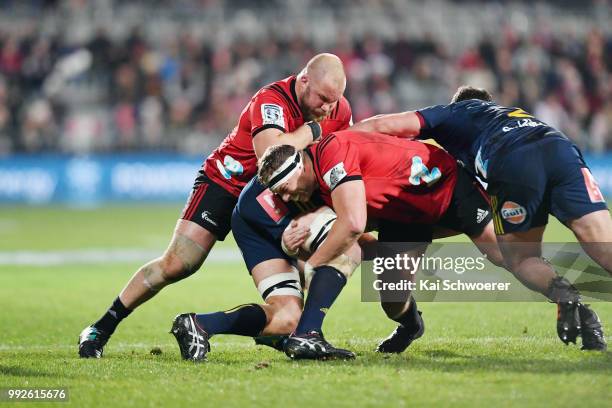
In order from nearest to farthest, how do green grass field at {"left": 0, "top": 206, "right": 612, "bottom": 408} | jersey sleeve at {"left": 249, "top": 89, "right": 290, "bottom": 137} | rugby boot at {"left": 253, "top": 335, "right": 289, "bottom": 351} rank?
green grass field at {"left": 0, "top": 206, "right": 612, "bottom": 408} → rugby boot at {"left": 253, "top": 335, "right": 289, "bottom": 351} → jersey sleeve at {"left": 249, "top": 89, "right": 290, "bottom": 137}

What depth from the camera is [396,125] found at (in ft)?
25.7

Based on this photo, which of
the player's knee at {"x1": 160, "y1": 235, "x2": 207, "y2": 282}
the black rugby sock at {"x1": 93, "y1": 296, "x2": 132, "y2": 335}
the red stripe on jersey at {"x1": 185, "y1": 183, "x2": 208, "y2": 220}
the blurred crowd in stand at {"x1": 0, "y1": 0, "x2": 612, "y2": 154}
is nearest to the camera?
the black rugby sock at {"x1": 93, "y1": 296, "x2": 132, "y2": 335}

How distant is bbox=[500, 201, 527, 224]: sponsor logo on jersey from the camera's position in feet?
23.8

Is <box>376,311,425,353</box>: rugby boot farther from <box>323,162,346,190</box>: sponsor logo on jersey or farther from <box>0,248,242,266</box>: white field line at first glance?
<box>0,248,242,266</box>: white field line

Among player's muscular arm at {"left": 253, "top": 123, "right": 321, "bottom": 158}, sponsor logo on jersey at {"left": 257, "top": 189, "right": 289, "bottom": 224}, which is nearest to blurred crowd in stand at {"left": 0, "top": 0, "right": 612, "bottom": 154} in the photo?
player's muscular arm at {"left": 253, "top": 123, "right": 321, "bottom": 158}

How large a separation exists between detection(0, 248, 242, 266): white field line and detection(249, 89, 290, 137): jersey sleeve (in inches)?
284

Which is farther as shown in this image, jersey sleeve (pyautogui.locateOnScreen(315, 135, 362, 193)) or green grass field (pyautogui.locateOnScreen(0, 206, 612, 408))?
jersey sleeve (pyautogui.locateOnScreen(315, 135, 362, 193))

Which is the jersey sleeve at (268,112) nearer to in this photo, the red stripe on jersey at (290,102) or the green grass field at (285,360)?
the red stripe on jersey at (290,102)

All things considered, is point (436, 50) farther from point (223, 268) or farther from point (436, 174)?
point (436, 174)

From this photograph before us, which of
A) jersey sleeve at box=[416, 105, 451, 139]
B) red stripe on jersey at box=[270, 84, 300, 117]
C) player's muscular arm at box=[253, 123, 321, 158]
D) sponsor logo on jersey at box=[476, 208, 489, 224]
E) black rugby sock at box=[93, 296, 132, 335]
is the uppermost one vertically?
red stripe on jersey at box=[270, 84, 300, 117]

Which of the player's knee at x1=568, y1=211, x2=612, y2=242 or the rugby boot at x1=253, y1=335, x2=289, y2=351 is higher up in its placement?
the player's knee at x1=568, y1=211, x2=612, y2=242

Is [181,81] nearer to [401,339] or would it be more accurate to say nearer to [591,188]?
[401,339]

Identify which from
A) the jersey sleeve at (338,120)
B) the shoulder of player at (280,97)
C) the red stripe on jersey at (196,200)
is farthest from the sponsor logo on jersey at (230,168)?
the jersey sleeve at (338,120)

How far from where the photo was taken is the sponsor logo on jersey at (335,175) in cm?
698
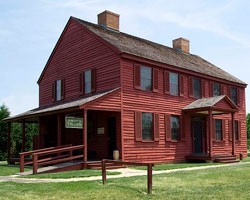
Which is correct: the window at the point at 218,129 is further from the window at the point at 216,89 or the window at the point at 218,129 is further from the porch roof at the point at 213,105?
the porch roof at the point at 213,105

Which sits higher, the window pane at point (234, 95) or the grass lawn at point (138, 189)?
the window pane at point (234, 95)

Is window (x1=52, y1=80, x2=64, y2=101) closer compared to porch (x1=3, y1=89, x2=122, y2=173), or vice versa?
porch (x1=3, y1=89, x2=122, y2=173)

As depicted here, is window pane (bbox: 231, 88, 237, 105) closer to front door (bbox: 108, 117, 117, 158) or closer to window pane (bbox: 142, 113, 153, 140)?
window pane (bbox: 142, 113, 153, 140)

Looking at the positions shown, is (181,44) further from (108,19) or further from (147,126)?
(147,126)

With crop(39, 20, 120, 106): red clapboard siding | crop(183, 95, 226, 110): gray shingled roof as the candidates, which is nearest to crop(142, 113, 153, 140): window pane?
crop(39, 20, 120, 106): red clapboard siding

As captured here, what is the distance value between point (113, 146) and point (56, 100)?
19.3 ft

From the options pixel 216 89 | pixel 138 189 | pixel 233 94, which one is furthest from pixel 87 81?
pixel 138 189

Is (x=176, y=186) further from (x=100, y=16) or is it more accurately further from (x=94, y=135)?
(x=100, y=16)

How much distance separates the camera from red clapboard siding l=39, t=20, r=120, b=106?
19547 mm

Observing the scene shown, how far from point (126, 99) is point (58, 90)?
6.33 metres

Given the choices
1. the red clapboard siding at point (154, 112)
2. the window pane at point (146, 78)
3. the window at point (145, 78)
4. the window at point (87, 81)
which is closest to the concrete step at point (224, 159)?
the red clapboard siding at point (154, 112)

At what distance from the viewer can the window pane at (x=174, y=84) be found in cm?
2162

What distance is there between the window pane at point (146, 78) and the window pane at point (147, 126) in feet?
4.78

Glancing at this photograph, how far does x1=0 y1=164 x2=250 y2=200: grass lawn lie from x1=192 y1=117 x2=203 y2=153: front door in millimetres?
10443
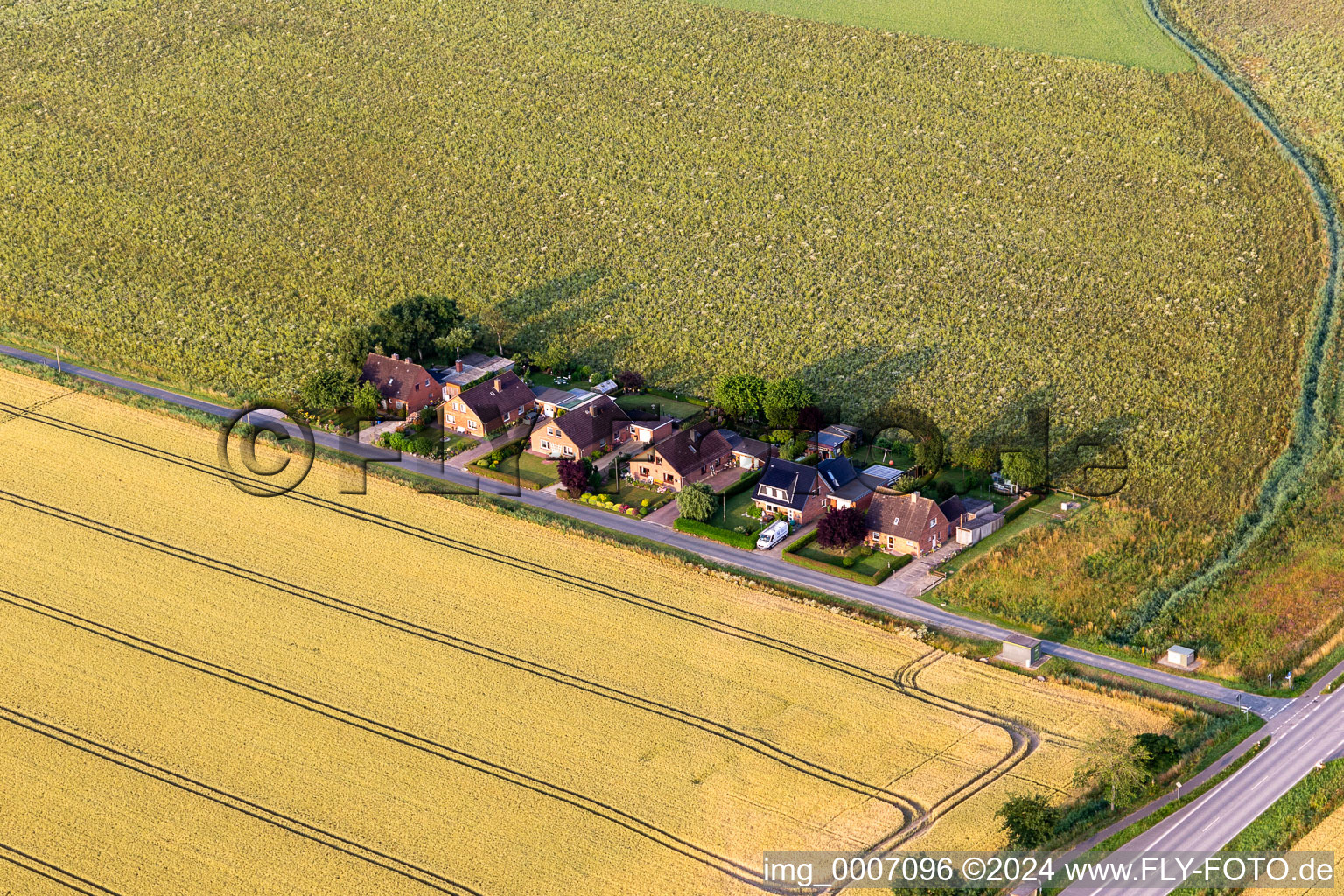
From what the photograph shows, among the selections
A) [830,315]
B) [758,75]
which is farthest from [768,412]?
[758,75]

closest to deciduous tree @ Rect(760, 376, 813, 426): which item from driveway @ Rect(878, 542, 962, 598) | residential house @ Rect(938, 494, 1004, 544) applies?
residential house @ Rect(938, 494, 1004, 544)

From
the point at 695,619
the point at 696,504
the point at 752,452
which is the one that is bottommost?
the point at 695,619

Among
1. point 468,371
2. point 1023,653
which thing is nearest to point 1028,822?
point 1023,653

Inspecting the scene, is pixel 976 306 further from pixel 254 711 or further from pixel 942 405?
pixel 254 711

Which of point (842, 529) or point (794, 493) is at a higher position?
point (794, 493)

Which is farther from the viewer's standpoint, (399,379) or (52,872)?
(399,379)

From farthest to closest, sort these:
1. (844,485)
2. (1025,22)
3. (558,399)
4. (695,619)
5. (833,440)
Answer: (1025,22), (558,399), (833,440), (844,485), (695,619)

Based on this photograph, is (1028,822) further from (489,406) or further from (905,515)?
(489,406)

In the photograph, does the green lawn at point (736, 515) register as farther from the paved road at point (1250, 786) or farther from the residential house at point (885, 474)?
the paved road at point (1250, 786)

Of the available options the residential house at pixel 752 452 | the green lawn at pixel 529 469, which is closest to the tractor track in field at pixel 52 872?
the green lawn at pixel 529 469
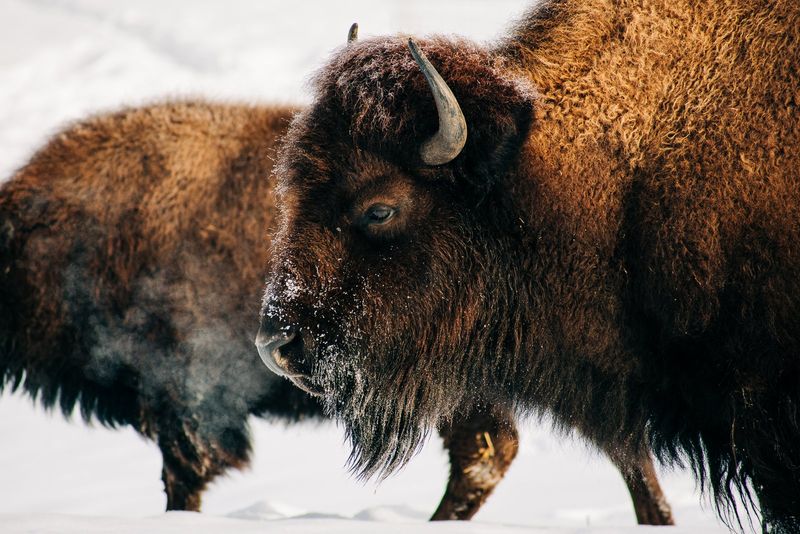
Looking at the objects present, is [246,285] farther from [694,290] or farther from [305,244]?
[694,290]

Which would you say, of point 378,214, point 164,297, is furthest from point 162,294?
point 378,214

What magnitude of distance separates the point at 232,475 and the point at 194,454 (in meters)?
2.58

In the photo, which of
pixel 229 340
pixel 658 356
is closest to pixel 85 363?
pixel 229 340

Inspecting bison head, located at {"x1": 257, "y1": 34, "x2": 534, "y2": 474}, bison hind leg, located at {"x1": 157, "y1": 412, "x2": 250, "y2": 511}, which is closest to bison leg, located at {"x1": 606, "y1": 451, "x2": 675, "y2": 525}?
bison head, located at {"x1": 257, "y1": 34, "x2": 534, "y2": 474}

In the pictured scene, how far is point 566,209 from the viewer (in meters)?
2.63

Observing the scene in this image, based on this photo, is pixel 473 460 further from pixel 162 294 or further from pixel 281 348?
pixel 281 348

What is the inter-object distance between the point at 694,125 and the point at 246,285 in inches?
108

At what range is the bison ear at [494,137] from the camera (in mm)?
2570

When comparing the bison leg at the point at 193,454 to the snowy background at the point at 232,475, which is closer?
the snowy background at the point at 232,475

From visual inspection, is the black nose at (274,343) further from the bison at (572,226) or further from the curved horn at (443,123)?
the curved horn at (443,123)

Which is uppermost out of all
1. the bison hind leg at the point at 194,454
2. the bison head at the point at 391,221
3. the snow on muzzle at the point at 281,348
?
the bison head at the point at 391,221

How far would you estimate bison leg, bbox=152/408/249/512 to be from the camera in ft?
15.9

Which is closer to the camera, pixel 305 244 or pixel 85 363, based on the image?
pixel 305 244

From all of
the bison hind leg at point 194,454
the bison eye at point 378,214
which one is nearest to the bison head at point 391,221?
the bison eye at point 378,214
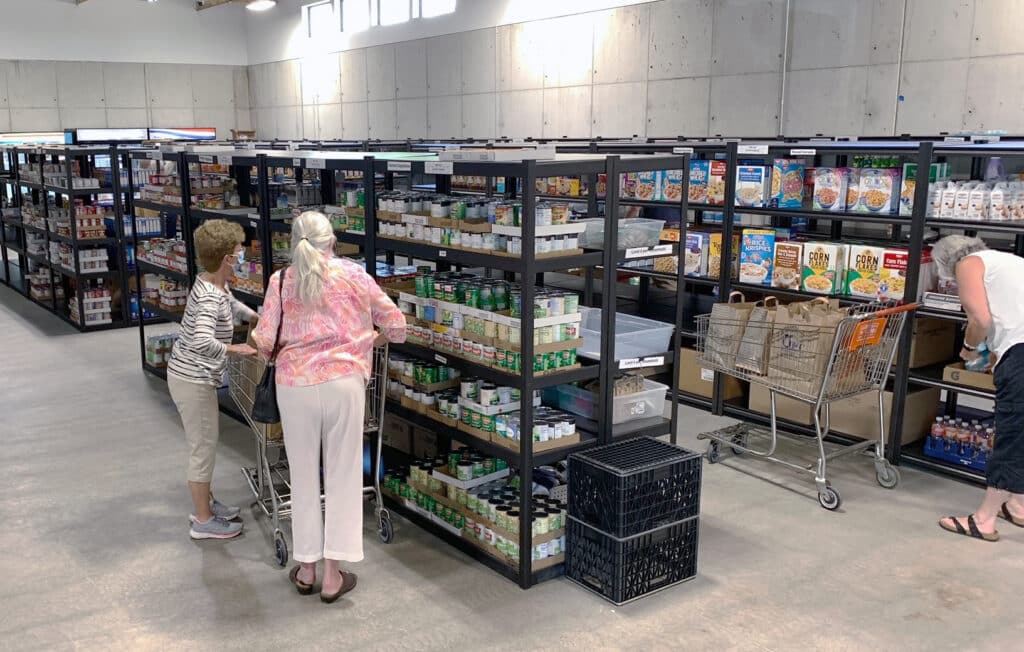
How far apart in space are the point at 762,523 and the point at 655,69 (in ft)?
26.4

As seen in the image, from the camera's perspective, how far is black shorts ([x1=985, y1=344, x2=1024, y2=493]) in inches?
176

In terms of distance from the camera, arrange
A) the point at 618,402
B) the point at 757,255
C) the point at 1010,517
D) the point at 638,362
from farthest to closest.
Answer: the point at 757,255 < the point at 1010,517 < the point at 618,402 < the point at 638,362

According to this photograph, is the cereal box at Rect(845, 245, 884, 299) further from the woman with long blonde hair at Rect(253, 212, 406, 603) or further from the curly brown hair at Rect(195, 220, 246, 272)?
the curly brown hair at Rect(195, 220, 246, 272)

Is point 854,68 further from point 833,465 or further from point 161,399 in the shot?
point 161,399

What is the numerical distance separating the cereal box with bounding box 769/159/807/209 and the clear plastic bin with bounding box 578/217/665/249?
1.91 meters

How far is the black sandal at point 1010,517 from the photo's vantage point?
4863 mm

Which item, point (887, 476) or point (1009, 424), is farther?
point (887, 476)

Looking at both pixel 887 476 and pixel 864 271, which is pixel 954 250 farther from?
pixel 887 476

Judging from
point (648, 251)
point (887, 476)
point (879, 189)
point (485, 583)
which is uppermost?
point (879, 189)

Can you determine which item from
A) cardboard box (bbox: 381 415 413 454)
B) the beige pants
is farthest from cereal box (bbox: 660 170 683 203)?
the beige pants

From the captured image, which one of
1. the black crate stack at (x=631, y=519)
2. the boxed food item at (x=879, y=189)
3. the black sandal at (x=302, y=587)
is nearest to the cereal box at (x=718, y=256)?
the boxed food item at (x=879, y=189)

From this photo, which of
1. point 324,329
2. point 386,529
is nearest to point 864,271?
point 386,529

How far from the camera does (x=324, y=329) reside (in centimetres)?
371

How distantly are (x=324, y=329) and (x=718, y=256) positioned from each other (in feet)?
13.1
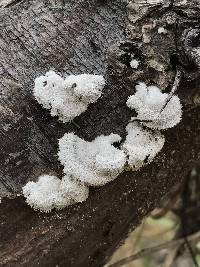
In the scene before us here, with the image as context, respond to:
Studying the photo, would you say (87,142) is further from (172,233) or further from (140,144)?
(172,233)

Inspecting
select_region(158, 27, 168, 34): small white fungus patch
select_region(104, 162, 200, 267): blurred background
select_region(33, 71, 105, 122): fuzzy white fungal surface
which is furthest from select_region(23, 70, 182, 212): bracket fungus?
select_region(104, 162, 200, 267): blurred background

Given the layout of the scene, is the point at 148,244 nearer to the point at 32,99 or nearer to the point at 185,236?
the point at 185,236

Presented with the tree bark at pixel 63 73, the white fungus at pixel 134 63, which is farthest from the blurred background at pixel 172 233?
the white fungus at pixel 134 63

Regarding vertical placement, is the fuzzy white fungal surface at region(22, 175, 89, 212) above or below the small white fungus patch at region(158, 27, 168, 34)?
below

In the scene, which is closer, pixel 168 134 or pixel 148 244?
pixel 168 134

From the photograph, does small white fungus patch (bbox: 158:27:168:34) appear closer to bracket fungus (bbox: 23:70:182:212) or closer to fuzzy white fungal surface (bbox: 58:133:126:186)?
bracket fungus (bbox: 23:70:182:212)

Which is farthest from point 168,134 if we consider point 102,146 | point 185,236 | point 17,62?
point 185,236

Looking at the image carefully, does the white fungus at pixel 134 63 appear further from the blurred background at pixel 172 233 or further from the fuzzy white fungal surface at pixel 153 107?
the blurred background at pixel 172 233
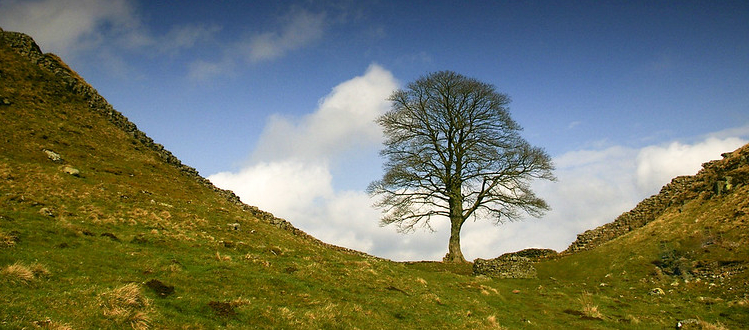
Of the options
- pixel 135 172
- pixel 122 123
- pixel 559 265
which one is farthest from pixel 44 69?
pixel 559 265

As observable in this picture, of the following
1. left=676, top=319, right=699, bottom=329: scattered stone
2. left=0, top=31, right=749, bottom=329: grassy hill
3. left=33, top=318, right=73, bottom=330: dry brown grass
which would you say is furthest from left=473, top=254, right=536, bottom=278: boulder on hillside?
left=33, top=318, right=73, bottom=330: dry brown grass

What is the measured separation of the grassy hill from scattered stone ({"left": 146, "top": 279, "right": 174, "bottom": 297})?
0.05 metres

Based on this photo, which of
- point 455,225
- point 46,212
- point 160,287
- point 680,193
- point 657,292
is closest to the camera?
point 160,287

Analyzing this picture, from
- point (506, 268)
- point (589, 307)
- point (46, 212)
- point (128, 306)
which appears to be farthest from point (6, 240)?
point (506, 268)

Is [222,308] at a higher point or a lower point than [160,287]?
lower

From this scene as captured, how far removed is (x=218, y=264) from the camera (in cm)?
1870

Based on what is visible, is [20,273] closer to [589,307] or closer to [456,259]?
[589,307]

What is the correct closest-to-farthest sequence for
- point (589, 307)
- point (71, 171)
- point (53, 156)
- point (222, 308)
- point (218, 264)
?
point (222, 308)
point (218, 264)
point (589, 307)
point (71, 171)
point (53, 156)

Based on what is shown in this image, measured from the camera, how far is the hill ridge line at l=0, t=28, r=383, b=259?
42647 mm

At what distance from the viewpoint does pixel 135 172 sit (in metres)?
35.0

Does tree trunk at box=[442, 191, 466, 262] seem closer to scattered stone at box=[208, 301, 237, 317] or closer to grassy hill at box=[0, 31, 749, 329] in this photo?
grassy hill at box=[0, 31, 749, 329]

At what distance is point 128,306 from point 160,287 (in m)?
2.59

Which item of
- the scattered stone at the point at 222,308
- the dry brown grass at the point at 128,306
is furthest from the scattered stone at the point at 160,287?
the scattered stone at the point at 222,308

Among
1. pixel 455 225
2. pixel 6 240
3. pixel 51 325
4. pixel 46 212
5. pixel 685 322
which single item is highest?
pixel 455 225
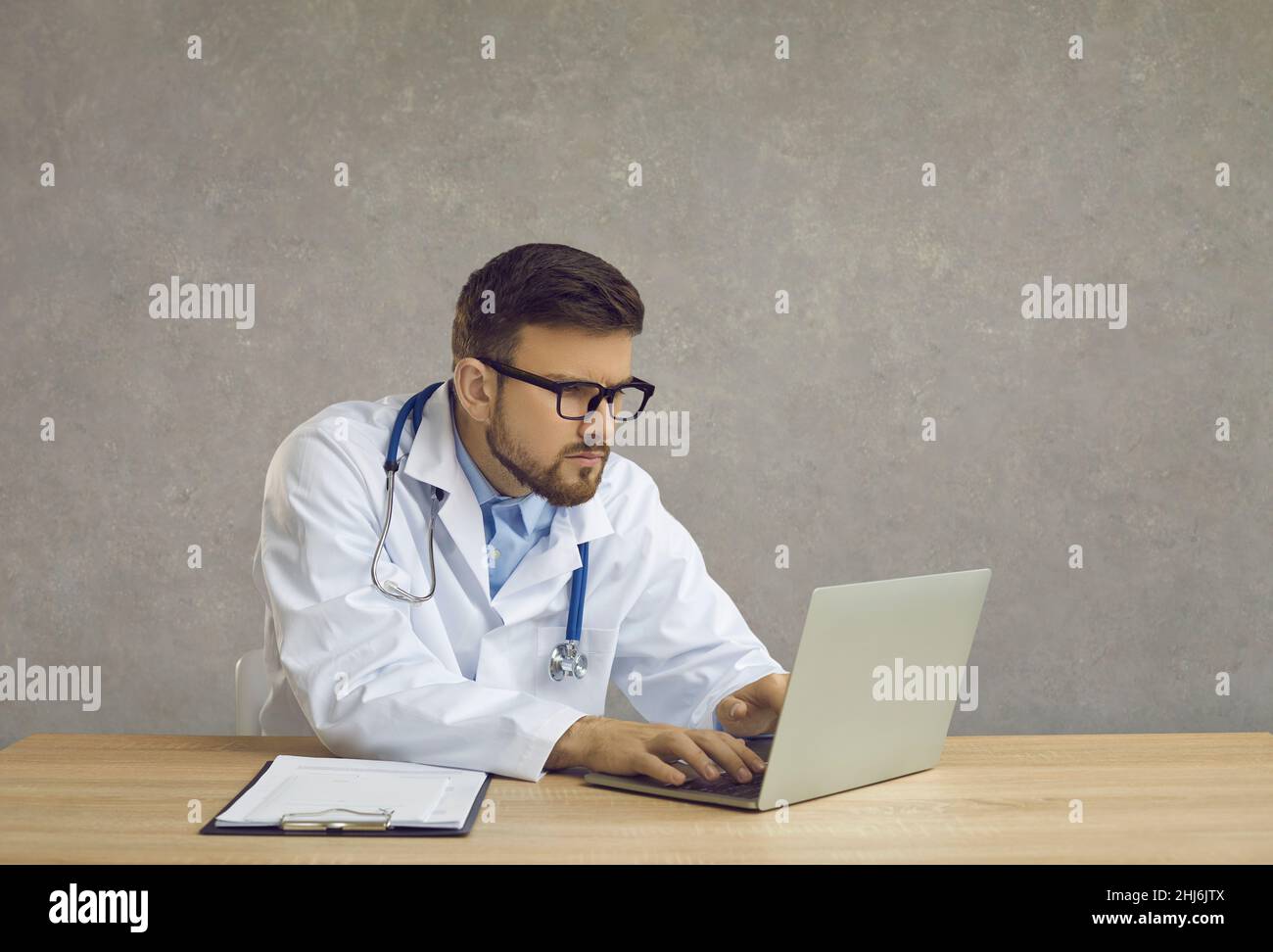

————

Work to do:
Count how many lines in the items above contain the word "blurred", with case counting, and reply with that number only.

Solution for this problem:
7